PAGE TEXT:

....................

News from Chronicle Online
Microsoft pact will digitize thousands of books published before 1923
for online checkout at Cornell Library
http://www.news.cornell.edu/stories/Oct06/library.di
gitizes.ssl.html
Oct. 20, 2006
By Susan Lang
ssl4@cornell
Cornell University Library (CUL) has signed a partnership with
Microsoft Corp. that will add public domain books to its online
collections, making "checking out" books even easier.
Under the agreement, many of CUL's English-language collection in the
public domain -- up to 300,000 books -- and other published materials
will be digitized, making them freely available on the Web.
Materials in the public domain are those that either were never
copyrighted or whose copyright has expired. They include all books
published prior to 1923.
Anyone with Internet access will be able to locate these materials
online using most Internet search engines and view them at CUL's Web
site or Microsoft's Live Book Search, a search service for book
content.
"When surveyed about their needs, CUL's users rate access to full
text online as one of their highest priorities, so this partnership
will enable us to respond to student and faculty expectations," said
Sarah E. Thomas, Cornell's Carl A. Kroch University Librarian. "We
are just beginning to experience the transformative effects of ready
access to the cultural record of our civilization. The years ahead
will be exciting for us all."

....................

DATA EXTRACT:

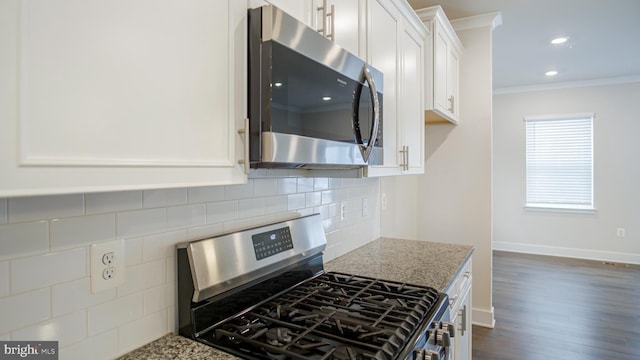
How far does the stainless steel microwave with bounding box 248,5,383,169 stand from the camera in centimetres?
91

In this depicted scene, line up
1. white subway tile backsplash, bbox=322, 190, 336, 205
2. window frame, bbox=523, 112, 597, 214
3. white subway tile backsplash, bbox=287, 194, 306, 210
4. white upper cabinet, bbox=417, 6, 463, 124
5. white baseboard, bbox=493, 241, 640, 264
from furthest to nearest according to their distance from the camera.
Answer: window frame, bbox=523, 112, 597, 214 < white baseboard, bbox=493, 241, 640, 264 < white upper cabinet, bbox=417, 6, 463, 124 < white subway tile backsplash, bbox=322, 190, 336, 205 < white subway tile backsplash, bbox=287, 194, 306, 210

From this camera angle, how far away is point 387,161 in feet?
5.82

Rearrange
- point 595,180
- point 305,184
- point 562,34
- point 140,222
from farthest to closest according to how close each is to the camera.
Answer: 1. point 595,180
2. point 562,34
3. point 305,184
4. point 140,222

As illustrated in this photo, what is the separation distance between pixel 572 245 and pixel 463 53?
3.97 metres

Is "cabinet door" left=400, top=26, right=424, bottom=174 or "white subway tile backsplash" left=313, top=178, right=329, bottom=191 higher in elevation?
"cabinet door" left=400, top=26, right=424, bottom=174

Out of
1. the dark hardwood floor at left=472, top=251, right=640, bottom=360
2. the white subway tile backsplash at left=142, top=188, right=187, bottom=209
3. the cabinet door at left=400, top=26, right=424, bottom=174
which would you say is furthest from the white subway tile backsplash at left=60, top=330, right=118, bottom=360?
the dark hardwood floor at left=472, top=251, right=640, bottom=360

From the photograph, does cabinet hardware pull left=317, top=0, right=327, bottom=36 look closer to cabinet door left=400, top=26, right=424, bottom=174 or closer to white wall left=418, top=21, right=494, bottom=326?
cabinet door left=400, top=26, right=424, bottom=174

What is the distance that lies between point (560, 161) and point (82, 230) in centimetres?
633

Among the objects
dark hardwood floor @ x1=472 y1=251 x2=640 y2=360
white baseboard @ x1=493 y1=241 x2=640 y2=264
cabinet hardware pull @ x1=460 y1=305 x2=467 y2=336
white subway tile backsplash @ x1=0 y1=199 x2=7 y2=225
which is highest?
white subway tile backsplash @ x1=0 y1=199 x2=7 y2=225

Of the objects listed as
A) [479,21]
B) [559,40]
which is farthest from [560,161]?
[479,21]

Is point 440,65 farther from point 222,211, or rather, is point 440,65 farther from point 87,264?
point 87,264

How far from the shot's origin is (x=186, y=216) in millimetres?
1096

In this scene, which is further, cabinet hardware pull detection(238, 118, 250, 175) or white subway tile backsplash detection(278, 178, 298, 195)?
white subway tile backsplash detection(278, 178, 298, 195)

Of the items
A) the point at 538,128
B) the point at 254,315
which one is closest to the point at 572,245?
the point at 538,128
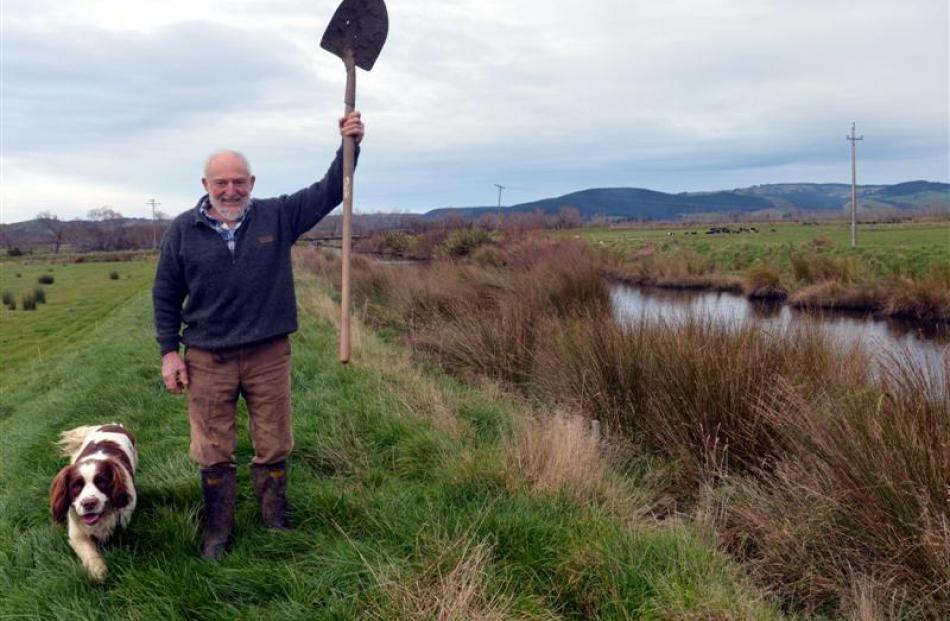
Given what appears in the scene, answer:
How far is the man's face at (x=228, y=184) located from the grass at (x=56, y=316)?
986 centimetres

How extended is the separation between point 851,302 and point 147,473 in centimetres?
1649

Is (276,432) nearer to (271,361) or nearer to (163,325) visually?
(271,361)

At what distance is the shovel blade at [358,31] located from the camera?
155 inches

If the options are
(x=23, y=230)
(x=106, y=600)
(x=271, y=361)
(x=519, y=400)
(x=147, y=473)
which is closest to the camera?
(x=106, y=600)

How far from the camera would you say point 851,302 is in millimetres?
16594

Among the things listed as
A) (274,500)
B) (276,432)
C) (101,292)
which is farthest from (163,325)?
(101,292)

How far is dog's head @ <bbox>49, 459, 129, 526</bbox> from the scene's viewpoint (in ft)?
10.3

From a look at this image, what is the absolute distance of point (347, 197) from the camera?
357 cm

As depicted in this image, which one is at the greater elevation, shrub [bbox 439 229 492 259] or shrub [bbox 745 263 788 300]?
shrub [bbox 439 229 492 259]

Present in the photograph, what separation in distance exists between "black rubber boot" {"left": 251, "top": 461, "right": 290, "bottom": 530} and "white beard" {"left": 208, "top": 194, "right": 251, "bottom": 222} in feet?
4.10

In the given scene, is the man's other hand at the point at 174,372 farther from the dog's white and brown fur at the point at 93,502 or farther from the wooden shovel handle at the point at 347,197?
the wooden shovel handle at the point at 347,197

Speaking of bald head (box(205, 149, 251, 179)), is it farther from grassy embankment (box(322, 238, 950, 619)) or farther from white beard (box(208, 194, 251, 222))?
grassy embankment (box(322, 238, 950, 619))

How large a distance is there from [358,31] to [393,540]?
9.07 ft

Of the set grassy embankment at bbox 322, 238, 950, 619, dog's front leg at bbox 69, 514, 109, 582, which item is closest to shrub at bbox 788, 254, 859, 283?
grassy embankment at bbox 322, 238, 950, 619
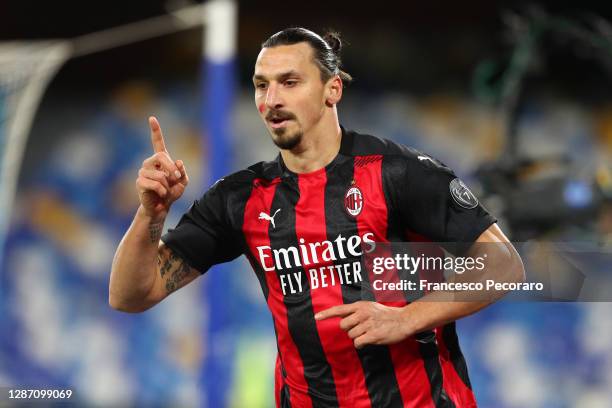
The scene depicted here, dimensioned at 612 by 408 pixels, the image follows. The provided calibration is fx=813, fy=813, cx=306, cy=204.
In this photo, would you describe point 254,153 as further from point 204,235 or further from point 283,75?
point 283,75

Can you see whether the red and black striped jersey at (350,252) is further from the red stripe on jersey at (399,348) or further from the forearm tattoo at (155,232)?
the forearm tattoo at (155,232)

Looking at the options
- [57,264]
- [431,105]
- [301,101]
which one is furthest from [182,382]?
[301,101]

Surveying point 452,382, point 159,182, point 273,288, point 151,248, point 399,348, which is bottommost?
point 452,382

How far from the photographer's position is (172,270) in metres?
2.33

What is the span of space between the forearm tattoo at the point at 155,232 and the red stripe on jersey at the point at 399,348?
537 millimetres

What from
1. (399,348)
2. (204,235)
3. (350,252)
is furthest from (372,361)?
(204,235)

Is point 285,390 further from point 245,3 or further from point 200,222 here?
point 245,3

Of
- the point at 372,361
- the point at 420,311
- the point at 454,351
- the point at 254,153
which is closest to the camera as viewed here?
the point at 420,311

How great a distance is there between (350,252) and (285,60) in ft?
1.83

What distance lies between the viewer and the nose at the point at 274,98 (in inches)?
85.7

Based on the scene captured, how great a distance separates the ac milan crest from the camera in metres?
2.19

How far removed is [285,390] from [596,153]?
3502 millimetres

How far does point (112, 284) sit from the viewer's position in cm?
226

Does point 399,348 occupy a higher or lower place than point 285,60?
lower
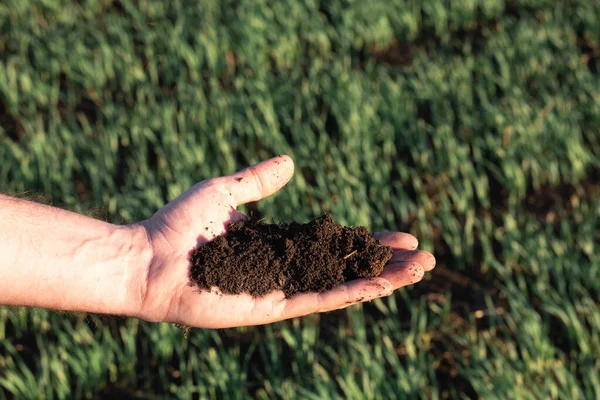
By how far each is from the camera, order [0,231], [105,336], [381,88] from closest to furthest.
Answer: [0,231], [105,336], [381,88]

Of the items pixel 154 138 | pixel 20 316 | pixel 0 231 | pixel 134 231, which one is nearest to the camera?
pixel 0 231

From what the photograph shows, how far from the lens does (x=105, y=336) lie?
2.96 meters

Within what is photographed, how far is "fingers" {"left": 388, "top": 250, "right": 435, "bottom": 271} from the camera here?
2.42 meters

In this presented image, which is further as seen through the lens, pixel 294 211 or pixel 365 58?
pixel 365 58

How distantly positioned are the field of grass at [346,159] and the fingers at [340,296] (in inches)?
20.4

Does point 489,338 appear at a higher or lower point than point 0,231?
lower

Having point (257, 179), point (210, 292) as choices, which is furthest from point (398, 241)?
point (210, 292)

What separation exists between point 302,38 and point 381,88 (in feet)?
3.08

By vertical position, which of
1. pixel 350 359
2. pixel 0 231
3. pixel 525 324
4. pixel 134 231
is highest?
pixel 0 231

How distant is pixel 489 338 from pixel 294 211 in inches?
44.5

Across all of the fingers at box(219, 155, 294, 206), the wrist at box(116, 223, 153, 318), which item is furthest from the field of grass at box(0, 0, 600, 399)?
the fingers at box(219, 155, 294, 206)

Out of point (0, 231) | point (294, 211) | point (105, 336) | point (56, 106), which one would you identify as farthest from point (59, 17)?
point (0, 231)

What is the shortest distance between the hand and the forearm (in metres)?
0.06

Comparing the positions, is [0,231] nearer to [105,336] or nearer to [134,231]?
[134,231]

....................

GIVEN TASK: From the Cornell Library digitization article, extract the passage from "News from Chronicle" up to and including "books even easier.". None of the data has any bearing on what comes next.

CORRECT OUTPUT:
News from Chronicle Online
Microsoft pact will digitize thousands of books published before 1923
for online checkout at Cornell Library
http://www.news.cornell.edu/stories/Oct06/library.di
gitizes.ssl.html
Oct. 20, 2006
By Susan Lang
ssl4@cornell
Cornell University Library (CUL) has signed a partnership with
Microsoft Corp. that will add public domain books to its online
collections, making "checking out" books even easier.